= Task prompt =
Can you copy the listing below word for word, from its first line to its last?

Stored data
══════════
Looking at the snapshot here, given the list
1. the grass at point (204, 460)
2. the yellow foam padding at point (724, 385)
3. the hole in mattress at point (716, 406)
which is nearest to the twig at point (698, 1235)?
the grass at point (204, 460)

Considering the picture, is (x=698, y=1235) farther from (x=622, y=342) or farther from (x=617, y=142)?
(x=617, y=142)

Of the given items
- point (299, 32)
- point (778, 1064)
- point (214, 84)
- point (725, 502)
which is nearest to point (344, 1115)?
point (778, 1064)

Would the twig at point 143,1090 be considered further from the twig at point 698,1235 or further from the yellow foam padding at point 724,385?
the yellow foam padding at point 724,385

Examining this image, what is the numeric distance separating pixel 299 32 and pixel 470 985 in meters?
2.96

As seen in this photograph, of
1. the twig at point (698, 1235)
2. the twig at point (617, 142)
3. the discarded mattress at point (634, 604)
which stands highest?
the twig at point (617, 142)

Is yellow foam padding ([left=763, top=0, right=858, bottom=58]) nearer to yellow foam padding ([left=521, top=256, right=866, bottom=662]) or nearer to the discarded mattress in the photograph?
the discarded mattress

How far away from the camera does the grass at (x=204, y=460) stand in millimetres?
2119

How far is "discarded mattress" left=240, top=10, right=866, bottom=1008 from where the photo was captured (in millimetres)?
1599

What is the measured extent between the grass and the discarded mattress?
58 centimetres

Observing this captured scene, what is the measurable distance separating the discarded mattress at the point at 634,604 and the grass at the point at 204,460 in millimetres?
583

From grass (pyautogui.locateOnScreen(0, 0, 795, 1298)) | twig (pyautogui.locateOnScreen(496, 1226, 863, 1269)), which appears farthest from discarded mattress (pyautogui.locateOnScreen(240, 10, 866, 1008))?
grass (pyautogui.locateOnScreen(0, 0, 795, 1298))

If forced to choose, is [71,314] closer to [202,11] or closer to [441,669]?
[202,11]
══════════
= Finished task =
Looking at the snapshot here, given the list
1. the grass at point (204, 460)
2. the yellow foam padding at point (724, 385)
3. the hole in mattress at point (716, 406)
which is nearest to the twig at point (698, 1235)?
the grass at point (204, 460)

Considering the picture, is (x=698, y=1235) farther from (x=622, y=342) or farther from (x=617, y=142)?
(x=617, y=142)

Of the given items
- point (299, 32)
- point (778, 1064)
- point (214, 84)
- point (725, 502)
which is nearest to point (344, 1115)?
point (778, 1064)

Would the twig at point 143,1090 be considered further from the twig at point 698,1235 or further from the yellow foam padding at point 724,385?
the yellow foam padding at point 724,385

Examining this image, what is the numeric distance separating pixel 299 32 and pixel 470 985 in meters?
2.96

As seen in this photograph, of
1. the twig at point (698, 1235)
2. the twig at point (617, 142)
3. the discarded mattress at point (634, 604)
which stands highest?
the twig at point (617, 142)

Is yellow foam padding ([left=763, top=0, right=858, bottom=58]) nearer to yellow foam padding ([left=521, top=256, right=866, bottom=662]) or nearer to the discarded mattress in the photograph?
the discarded mattress

How far away from the camera does the grass at (x=204, y=460) stand in millimetres?
2119

How far is "discarded mattress" left=240, top=10, right=866, bottom=1008 from where the photo was captured (in millimetres)?
1599

What is the measured extent between the grass and the discarded mattress?
58 centimetres

Observing this captured scene, what is the measurable distance separating the discarded mattress at the point at 634,604 and the grass at the point at 204,460 in millimetres?
583

From grass (pyautogui.locateOnScreen(0, 0, 795, 1298)) | twig (pyautogui.locateOnScreen(496, 1226, 863, 1269)), which appears farthest from discarded mattress (pyautogui.locateOnScreen(240, 10, 866, 1008))?
grass (pyautogui.locateOnScreen(0, 0, 795, 1298))

If forced to choose, is [71,314] closer to [202,11] or closer to [441,669]?
[202,11]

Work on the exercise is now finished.